**LIST OF TASKS**
• 1. According to the easyQueue description, what mechanism does the queue use to save memory?
• 2. Reproduce the part of the easyQueue description that opens with the words containing "[x] Thread-Safe" and closes with "most personal vps.".
• 3. Write the next part of the easyQueue description, continuing from its last line.

BEGIN SOURCE DOCUMENT

We also include a thread-safe FIFO queue, named easyQueue, in this repo. What are the advantages of it:

[x] Thread-Safe
[x] Simple to use: it supports push, pop, size, has, visited.
[x] Memory-Efficiency: it adopts a page-mechanism to dump part of the queue into storage to save memory, which make it friendly for memory-limited machine, like most personal vps.

from easycrawl import EasyQueue, md5

data = {"str": "Hello World", "int": 666}
hash = md5(data["str"])  ## we use md5 value as unique identify, you can choose any one you like

easyQueue = EasyQueue(name="anyname")

easyQueue.push(hash, data)   ## push a data into queue
print("size:", easyQueue.size())  ## size of the queue
print("has:", easyQueue.has(hash))  ## whether queue has this data, whose unique identify is "hash"
print("visited:", easyQueue.visited(hash))  ## whether queue has visited this data (no matter it is in queue for now)

END SOURCE DOCUMENT
BEGIN DATA

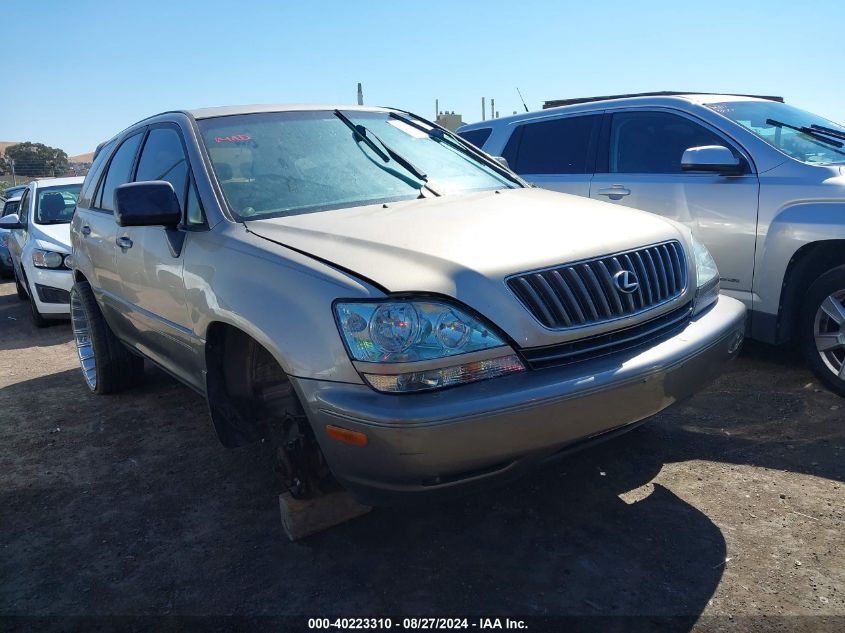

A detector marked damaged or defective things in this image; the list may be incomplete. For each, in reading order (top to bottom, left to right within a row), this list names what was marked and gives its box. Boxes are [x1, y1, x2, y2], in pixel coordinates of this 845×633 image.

damaged vehicle [72, 105, 744, 504]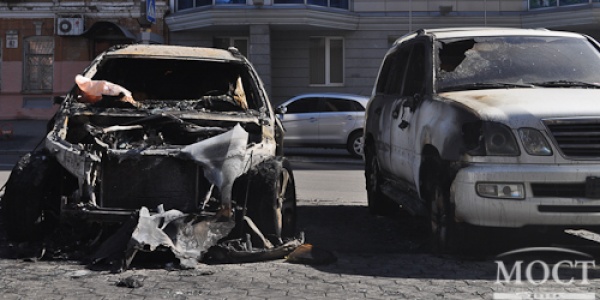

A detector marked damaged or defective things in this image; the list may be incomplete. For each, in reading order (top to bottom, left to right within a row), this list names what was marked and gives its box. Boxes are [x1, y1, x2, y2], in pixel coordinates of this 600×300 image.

END DATA

**ANSWERS PER TASK**
• 1. It uses a page mechanism that dumps part of the queue into storage.

• 2.
[x] Thread-Safe
[x] Simple to use: it supports push, pop, size, has, visited.
[x] Memory-Efficiency: it adopts a page-mechanism to dump part of the queue into storage to save memory, which make it friendly for memory-limited machine, like most personal vps.

• 3.
print("Advantage usage# setVisitedData:", easyQueue.setVisitedData(hash, data={"status": "in queue"}))  ## we can store some additional data in the visiting tree.
print("Advantage usage# info:", easyQueue.info(hash))  ## we can store some additional data in the visiting tree.
print(easyQueue.pop())  ## pop the top value: hash, data

'''
size: 1
has: True
visited: True
Advantage usage# setVisitedData: None
Advantage usage# info: {'push': 1, 'pop': 0, 'data': {'status': 'in queue'}}
('b10a8db164e0754105b7a99be72e3fe5', {'str': 'Hello World', 'int': 666})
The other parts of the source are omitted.